Ege Zeytin ve Zeytinyağı İhracatçıları Birliği İhracatın Yıldızları Ödül Töreni’nde sofralık zeytin kategorisinde ödül alan firmalar şunlar oldu;

“ZER YAĞ SANAYİ VE TİCARET A.Ş., MAROLİ GIDA SANAYİ VE DIŞ TİC. A.Ş., EKER GIDA NAK.İNŞ.SAN.TİC.LTD. ŞTİ., AGME GIDA SANAYİ VE TİCARET LİMİTED ŞİRKETİ, KORHAN PAZARLAMA VE DIŞ TİC. A.Ş., YUNUSLAR TARIM ÜR.GIDA İNŞ.TUR NAK.SAN.VE DIŞ TİC.LTD.ŞTİ., GİNTAŞ TARIM ÜRÜNLERİ PAZARLAMA İTHALAT İHRACAT SAN. VE TİC. LTD.ŞTİ., YENİÇAĞ GIDA SAN.VE TİC.A.Ş., SUNAN GIDA SAN. VE TİC.LTD.ŞTİ ve SALTAY DIŞ TİC.LTD.ŞTİ.”
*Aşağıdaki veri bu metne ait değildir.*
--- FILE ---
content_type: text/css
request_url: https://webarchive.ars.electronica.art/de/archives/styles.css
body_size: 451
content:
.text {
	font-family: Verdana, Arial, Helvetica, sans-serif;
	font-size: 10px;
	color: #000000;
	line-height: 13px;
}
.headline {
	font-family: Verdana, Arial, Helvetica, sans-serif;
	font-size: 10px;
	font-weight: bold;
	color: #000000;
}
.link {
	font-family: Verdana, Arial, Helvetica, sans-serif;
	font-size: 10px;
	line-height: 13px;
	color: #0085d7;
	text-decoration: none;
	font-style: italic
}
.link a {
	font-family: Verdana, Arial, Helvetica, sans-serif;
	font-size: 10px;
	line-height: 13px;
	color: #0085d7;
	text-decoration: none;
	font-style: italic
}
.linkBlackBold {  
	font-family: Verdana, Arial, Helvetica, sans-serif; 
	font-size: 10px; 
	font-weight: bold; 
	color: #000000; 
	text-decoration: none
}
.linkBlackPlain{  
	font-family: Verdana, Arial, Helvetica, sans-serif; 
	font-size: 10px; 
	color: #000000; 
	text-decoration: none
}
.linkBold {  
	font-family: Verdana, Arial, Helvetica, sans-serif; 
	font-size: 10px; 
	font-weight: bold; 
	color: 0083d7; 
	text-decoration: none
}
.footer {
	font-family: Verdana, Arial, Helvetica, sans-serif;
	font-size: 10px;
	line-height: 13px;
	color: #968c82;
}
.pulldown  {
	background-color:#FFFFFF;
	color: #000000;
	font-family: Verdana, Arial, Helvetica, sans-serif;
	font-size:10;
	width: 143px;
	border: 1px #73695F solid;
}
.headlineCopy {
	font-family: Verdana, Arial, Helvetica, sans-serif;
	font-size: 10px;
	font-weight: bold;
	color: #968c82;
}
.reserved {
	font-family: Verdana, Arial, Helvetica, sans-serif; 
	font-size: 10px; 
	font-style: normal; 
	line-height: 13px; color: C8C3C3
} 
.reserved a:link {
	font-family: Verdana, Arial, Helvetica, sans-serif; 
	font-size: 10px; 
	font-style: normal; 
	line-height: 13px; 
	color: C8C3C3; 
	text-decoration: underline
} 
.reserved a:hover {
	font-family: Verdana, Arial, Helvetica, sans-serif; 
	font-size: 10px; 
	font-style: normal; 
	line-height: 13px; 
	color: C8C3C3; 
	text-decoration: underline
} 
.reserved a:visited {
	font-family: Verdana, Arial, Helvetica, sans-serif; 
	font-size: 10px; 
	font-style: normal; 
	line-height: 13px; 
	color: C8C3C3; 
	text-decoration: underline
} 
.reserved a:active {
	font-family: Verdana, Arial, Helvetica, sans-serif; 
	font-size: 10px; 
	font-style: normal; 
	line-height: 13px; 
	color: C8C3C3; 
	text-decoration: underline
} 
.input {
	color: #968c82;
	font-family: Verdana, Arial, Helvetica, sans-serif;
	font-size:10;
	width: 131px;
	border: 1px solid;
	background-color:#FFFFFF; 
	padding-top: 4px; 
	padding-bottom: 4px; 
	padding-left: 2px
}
Ege Zeytin ve Zeytinyağı İhracatçıları Birliği İhracatın Yıldızları Ödül Töreni’nde zeytinyağı kategorisinde ödül alan firmalar ise şöyle sıralandı;

 “NEJAT ATALAN DIŞ TİCARET A.Ş., SAVOLA GIDA SANAYİ VE TİCARET ANONİM ŞİRKETİ, MARBIL YAG SAN.VE TIC. A.S., SURTAŞ İŞLETMECİLİK İNŞAAT SAN.VE NAKLİYAT LTD. ŞTİ., BUNGE GIDA SAN. VE TIC. A.Ş., MARGE MADEN ARAŞTIRMA GELİŞTİRME YATIRIM İHR.TİC.LTD.ŞTİ., KOZMOPOLİTAN GIDA SAN.VE TİC. A.Ş., S.S.TARİŞ Z.VE Z.YAĞI T.SA.KO. BR.KISA ADI.TARİŞ ZEY.Z.YAĞ B., VERDE YAĞ BESİN MADDELERİ SAN. VE TİC.ANONİM ŞİRKETİ, KOZAKLI TARIM ÜRÜNLERİ TİCARET LTD.ŞTİ.”